> [Instructions for the task]
Give back, character for character, the line that includes "видео Замена топливного" and all lines beneath it in the data.

> [Given data]
%%

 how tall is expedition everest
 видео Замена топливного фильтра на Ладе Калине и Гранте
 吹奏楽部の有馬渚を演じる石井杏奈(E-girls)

%%

> [Reply]
 видео Замена топливного фильтра на Ладе Калине и Гранте
 吹奏楽部の有馬渚を演じる石井杏奈(E-girls)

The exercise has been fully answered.